Let’s go in parts, starting with the Internals:
We learned with digital transformation, that just having an Innovation team, or a digital area, and not having other people engaged, will not have an impact. Therefore, it is necessary to engage everyone, and innovate with short experimentation cycles. Let me explain: it’s critical that people across the organization adapt to the changes of new technology and the productivity changes that come with it. In today’s business landscape, you figure out how to do something by doing it over and over again. In the new agile model, companies focus on how they do things and do many things at the same time to follow, innovate and drive changes in the organization (but always changing one variable at a time, because otherwise you won’t know what impacted the what). Internal processes at Web3 for me is fundamentally working like scientists, testing and prototyping frequently, measuring the feedback of these experiments (and scaling what works from them, and leaving aside what doesn’t), which even makes us understand that we we will make more mistakes – but this is not necessarily a bad thing, on the contrary: Web3 technologies allow us to maximize learning from experiments, and minimize the cost of errors, following the graph below:
Now, when it comes to the external Go-to-Market processes, we have to understand the power of tokenization and how it created a very important funnel: The concept of the customer acquisition funnel is fundamental to the go-to-market and is very familiar to most businesses: from awareness and lead generation at the top of the funnel to customer conversion and retention at the bottom of the funnel. The traditional web2 go-to-market therefore tackles the cold start problem through this very linear lens of customer acquisition, covering areas such as pricing, marketing, partnerships, sales channel mapping, and sales force optimization. Success metrics include time to close a lead, website click-through rate, and revenue per customer, among others.
And in web3? Web3 changes the whole approach to starting new networks, as tokens offer an alternative to the traditional approach to starting a customer relationship. Instead of spending funds on traditional marketing to attract and acquire potential customers, top developer teams can use tokens to attract early adopters, who can be rewarded for their early contributions when network effects are not yet obvious or kicked in. . Not only are early adopters that bring more people onto the network (who would like to be similarly rewarded for their contributions), but this essentially makes early adopters on web3 more powerful than traditional web2 business development.
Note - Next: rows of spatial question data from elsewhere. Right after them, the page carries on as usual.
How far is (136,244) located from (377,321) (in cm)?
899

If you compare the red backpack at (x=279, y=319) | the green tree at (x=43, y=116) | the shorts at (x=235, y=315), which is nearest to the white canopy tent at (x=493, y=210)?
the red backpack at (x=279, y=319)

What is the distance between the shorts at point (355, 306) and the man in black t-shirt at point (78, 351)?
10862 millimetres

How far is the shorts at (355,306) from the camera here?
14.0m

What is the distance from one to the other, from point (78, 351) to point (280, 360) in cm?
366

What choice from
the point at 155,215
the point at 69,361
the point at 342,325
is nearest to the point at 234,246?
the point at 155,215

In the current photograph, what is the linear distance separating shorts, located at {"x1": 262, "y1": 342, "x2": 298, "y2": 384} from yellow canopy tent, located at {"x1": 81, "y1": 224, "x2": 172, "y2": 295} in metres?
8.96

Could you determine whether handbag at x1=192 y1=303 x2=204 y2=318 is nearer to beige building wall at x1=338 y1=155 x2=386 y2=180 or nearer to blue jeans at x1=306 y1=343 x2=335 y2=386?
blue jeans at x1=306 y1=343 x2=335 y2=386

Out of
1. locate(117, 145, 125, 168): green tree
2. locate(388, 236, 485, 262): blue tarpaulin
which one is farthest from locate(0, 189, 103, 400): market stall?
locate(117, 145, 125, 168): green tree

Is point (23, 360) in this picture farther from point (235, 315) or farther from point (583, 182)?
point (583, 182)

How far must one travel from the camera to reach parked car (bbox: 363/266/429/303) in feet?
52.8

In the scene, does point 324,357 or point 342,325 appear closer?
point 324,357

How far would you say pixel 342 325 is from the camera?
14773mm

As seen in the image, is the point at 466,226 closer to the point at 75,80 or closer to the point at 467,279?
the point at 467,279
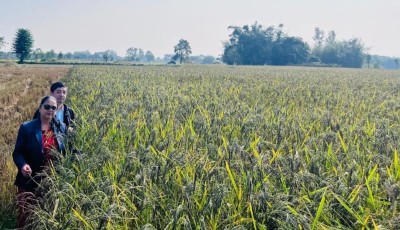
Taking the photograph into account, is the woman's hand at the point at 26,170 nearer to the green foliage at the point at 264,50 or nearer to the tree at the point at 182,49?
the green foliage at the point at 264,50

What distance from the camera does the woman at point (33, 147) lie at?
4.59m

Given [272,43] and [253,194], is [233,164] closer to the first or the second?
[253,194]

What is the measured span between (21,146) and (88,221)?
7.27 feet

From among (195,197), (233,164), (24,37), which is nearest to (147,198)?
(195,197)

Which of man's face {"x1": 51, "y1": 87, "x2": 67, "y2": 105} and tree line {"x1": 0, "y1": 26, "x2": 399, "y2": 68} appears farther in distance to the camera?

To summarize: on web2, the main stakeholder of the GTM is the customer, usually acquired through sales and marketing efforts. On web3, an organization’s GTM stakeholders include not only its customers/users, but also its developers, investors, and partners. Many web3 companies therefore consider the community building functions more critical than the sales and marketing functions… see the difference?
In particular, we can categorize the Go to Markets into 4 quadrants, somewhat as follows:
Just to be more specific, I’ll bring two practical examples of GTM on Web3:
An airdrop is when a project distributes tokens to users to reward certain behavior that the project wants to encourage, including testing the network or protocol. They can be distributed to all existing addresses on a given blockchain network or targeted (such as to specific key influencers); they are often used to solve the cold start problem — to kickstart early adoption, reward or incentivize early adopters, and more.
Developer grants are grants made from the treasury of a protocol to individuals or teams that are contributing in some way to improving the protocol. This can serve as an effective GTM mechanism for DAOs, as developer activity is an integral part of a protocol’s success. Examples of projects and protocols with developer grants include Celo, Chainlink, Compound, Ethereum and Uniswap.